Document excerpt —
━━━━━━━━━━

Boyu Fan

Boyu Fan

Student at University of California, Berkeley

Sentiment Analysis with Pre-trained Language Models

1. Overview

Fine-tuning a pre-trained language model for the sentiment analysis task on the Stanford Sentiment Treebank (SST-2) dataset. The dataset is made up of sentences from movie reviews, each labeled as either 'negative' (0) or 'positive' (1). The ultimate goal was to train a model that can accurately classify a given sentence into one of these two sentiment classes. link

2. Approach

I started by loading the SST-2 dataset from the Hugging Face datasets library. The dataset consists of 11,855 single sentences extracted from movie reviews, each labeled by 3 human judges.

I initially planned to use the EleutherAI/pythia-410m model, but due to the long training process, I decided to use the smaller EleutherAI/pythia-70m model. This model is based on the GPT-2 architecture and is known for generating human-like text and understanding context. I adapted the model for sequence classification by adding a classification head on top of the GPT-2 model.

For tokenization, I used the AutoTokenizer class from the Hugging Face transformers library, setting the max_length parameter to 100 tokens and padding the sequences to the maximum length in the batch.

I used the Trainer class from the transformers library to train the model. I trained the model for 3 epochs with a learning rate of 2e-5 and a weight decay of 0.01. I specified the training and evaluation configuration using the TrainingArguments class.

3. QLoRA and Its Inapplicability

I also considered using the QLoRA model during this task. QLoRA, or Quantized Long-Range Attention, is a model architecture designed for long-range tasks and is based on the BERT architecture. However, I found that integrating QLoRA with the EleutherAI/pythia-70m model is not straightforward because QLoRA is not directly compatible with GPT models like pythia-70m. Therefore, I decided to proceed with fine-tuning the pythia-70m model without integrating QLoRA.

4. Results

After fine-tuning, I evaluated the model on the SST-2 validation set. Here is the validation result of the given matrix in email: {P(correct label) > P(incorrect label)}

eval_accuracy: 0.8165137614678899

In addition, I also used various evaluation metrics including accuracy, precision, recall, F1 score, and ROC AUC score. The results were as follows:

  • Evaluation Loss: 0.7548
  • Accuracy: 81.65%
  • Precision: 81.56%
  • Recall: 82.66%
  • F1 Score: 82.10%
  • ROC AUC: 0.8908

5. Other Words

  • Learning QLoRA
    Getting my head around QLoRA was fascinating. It seemed similar to Singular Value Decomposition (SVD) in some ways. SVD is this method in linear algebra that breaks down a matrix into three other matrices. QLoRA kind of does the same thing but with the attention mechanism - it breaks it down into smaller, more manageable pieces. Understanding all these underlying theories helped me get a better grip on why certain models and architectures are designed the way they are.

━━━━━━━━━━

Dataset excerpts
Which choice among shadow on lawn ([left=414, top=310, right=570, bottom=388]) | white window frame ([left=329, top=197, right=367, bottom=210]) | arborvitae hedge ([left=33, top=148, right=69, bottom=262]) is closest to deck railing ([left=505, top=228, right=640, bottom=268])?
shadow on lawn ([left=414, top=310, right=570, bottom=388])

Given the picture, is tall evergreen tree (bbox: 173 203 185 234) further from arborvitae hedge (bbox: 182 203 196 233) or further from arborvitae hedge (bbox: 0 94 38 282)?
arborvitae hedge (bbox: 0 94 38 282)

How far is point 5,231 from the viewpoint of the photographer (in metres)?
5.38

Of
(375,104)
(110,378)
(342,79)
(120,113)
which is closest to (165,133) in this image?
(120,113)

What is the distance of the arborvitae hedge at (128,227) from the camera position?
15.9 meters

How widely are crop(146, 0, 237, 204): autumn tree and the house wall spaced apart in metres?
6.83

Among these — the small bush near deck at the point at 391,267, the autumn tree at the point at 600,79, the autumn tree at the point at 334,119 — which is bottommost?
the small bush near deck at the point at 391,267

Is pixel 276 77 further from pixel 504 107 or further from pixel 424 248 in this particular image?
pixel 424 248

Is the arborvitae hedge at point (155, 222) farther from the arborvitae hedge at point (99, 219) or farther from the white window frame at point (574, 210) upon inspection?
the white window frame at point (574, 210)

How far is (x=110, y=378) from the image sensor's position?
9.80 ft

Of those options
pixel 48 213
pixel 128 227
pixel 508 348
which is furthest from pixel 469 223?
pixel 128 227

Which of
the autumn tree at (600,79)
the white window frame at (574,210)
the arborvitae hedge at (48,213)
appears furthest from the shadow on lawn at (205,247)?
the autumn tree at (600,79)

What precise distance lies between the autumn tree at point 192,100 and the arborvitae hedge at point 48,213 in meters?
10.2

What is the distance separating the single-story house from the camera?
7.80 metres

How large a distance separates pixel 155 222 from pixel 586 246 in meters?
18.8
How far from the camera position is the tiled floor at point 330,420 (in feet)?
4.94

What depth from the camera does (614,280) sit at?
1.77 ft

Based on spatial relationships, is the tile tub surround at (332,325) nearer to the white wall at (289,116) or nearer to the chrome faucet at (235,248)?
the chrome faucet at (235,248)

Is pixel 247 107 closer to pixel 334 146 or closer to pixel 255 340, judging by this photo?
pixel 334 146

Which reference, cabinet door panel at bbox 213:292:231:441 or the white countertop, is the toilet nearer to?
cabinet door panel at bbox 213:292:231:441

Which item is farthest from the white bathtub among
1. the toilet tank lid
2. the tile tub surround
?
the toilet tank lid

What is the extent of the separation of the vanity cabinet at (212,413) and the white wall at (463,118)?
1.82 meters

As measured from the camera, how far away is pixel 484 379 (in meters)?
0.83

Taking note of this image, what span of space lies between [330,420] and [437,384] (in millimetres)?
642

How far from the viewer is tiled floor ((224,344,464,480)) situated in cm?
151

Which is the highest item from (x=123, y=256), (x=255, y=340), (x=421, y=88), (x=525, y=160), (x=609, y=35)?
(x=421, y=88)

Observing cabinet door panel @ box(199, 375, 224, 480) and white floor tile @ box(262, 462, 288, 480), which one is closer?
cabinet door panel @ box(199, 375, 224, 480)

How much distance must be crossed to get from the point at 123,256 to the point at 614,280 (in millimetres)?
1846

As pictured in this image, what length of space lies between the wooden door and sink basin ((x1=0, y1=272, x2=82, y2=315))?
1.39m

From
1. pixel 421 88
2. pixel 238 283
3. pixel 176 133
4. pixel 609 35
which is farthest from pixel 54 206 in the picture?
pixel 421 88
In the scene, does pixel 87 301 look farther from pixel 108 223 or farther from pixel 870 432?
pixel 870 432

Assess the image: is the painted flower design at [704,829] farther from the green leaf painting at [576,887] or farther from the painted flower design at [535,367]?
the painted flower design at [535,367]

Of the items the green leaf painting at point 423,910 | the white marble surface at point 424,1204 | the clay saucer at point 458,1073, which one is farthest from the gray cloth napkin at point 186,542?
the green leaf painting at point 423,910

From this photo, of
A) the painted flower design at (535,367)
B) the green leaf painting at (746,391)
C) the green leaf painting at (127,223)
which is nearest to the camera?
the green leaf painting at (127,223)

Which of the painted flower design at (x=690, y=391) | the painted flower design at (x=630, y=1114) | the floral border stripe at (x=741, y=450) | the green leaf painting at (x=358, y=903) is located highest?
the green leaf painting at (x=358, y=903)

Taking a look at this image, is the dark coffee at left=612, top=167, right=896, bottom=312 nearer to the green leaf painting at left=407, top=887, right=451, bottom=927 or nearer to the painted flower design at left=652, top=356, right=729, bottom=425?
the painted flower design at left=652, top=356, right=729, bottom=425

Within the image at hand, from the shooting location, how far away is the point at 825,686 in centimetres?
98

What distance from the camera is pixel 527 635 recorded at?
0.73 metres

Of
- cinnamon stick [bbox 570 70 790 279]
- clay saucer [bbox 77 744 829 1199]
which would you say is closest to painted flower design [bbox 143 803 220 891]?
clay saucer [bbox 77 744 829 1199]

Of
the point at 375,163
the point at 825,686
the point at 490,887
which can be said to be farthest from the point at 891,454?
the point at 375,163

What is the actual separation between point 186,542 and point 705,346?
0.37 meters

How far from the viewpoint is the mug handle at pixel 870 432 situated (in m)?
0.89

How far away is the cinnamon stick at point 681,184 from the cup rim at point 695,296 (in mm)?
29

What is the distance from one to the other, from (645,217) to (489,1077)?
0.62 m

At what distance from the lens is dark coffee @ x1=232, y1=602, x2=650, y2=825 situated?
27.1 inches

━━━━━━━━━━

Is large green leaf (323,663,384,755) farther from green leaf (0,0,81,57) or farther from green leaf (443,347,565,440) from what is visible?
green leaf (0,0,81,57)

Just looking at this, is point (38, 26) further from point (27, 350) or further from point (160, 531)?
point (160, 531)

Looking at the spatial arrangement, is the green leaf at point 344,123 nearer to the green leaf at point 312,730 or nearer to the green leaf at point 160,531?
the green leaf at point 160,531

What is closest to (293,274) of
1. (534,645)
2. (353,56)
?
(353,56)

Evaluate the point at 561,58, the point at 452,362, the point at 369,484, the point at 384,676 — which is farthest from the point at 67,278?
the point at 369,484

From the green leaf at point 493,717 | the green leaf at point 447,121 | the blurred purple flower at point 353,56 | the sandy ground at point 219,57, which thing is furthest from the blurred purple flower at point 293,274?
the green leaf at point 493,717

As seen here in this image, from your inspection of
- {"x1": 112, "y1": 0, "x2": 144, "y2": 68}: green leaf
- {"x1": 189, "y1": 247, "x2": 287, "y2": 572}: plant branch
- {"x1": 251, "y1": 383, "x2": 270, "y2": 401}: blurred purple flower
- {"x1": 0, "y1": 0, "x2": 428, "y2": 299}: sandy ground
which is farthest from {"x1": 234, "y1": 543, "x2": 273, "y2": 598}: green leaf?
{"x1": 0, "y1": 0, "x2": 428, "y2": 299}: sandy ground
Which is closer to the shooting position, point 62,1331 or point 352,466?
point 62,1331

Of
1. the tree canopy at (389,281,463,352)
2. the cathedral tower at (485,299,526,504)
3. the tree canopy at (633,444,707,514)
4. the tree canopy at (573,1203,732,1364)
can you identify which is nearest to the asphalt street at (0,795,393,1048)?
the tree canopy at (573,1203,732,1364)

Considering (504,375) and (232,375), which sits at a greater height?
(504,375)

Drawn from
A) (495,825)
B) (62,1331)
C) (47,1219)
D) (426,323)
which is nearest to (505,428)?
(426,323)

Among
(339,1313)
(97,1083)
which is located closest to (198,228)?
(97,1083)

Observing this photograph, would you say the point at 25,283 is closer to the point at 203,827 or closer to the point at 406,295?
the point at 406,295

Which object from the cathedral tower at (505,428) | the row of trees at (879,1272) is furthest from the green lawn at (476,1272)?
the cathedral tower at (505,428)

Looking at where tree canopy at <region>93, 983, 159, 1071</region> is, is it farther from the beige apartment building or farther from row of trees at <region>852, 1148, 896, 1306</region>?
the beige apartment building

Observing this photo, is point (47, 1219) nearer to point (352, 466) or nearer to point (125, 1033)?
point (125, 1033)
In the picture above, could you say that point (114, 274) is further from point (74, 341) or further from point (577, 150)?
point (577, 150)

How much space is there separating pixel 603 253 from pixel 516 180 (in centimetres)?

━━━━━━━━━━

Task set —
1. In the sentiment analysis write-up, how many epochs was the model trained for, and with what learning rate?
2. Turn the paragraph of the sentiment analysis write-up that begins "I used the Trainer class" into a short bulleted list that keeps its main facts.
3. Extend the sentiment analysis write-up past its final sentence.
None of the dataset excerpts is needed for this work.

Expected responses —
1. It was trained for 3 epochs with a learning rate of 2e-5.

2.
- Training used the Trainer class from the transformers library.
- The model was trained for 3 epochs.
- The learning rate was 2e-5 and the weight decay was 0.01.
- The training and evaluation configuration was set with the TrainingArguments class.

3.
  • Reflections on Parameter Tuning
    Tweaking the training parameters was a bit like walking a tightrope. The learning rate, batch size, and number of epochs are all intertwined in this complex dance that can make or break the model's performance. For instance, a high learning rate can cause the model to overshoot the minimum, while a low one can make the model learn too slowly or not converge at all. Likewise, a larger batch size can speed up the training process, but it might also need more memory and may not generalize as well as smaller batch sizes. It's always a game of trial and error, experimenting with different values, and keeping a close eye on the model's performance on a validation set to find that sweet spot.
  • Ideas for SST-2 Dataset
    Sentiment-classification might be used in the forecasting model you mentioned in our earlier chat. For instance, sentiment analysis can aid in predicting stock market trends, election outcomes, and consumer behavior patterns. A surge of positive sentiment in financial news, for example, might indicate a bullish stock market trend. Similarly, in product development, analyzing customer reviews can reveal critical insights into a product's strengths and weaknesses, thus informing future development and marketing strategies. Additionally, in the realm of policy-making, analyzing public opinion on social media platforms can provide invaluable insights for policymakers.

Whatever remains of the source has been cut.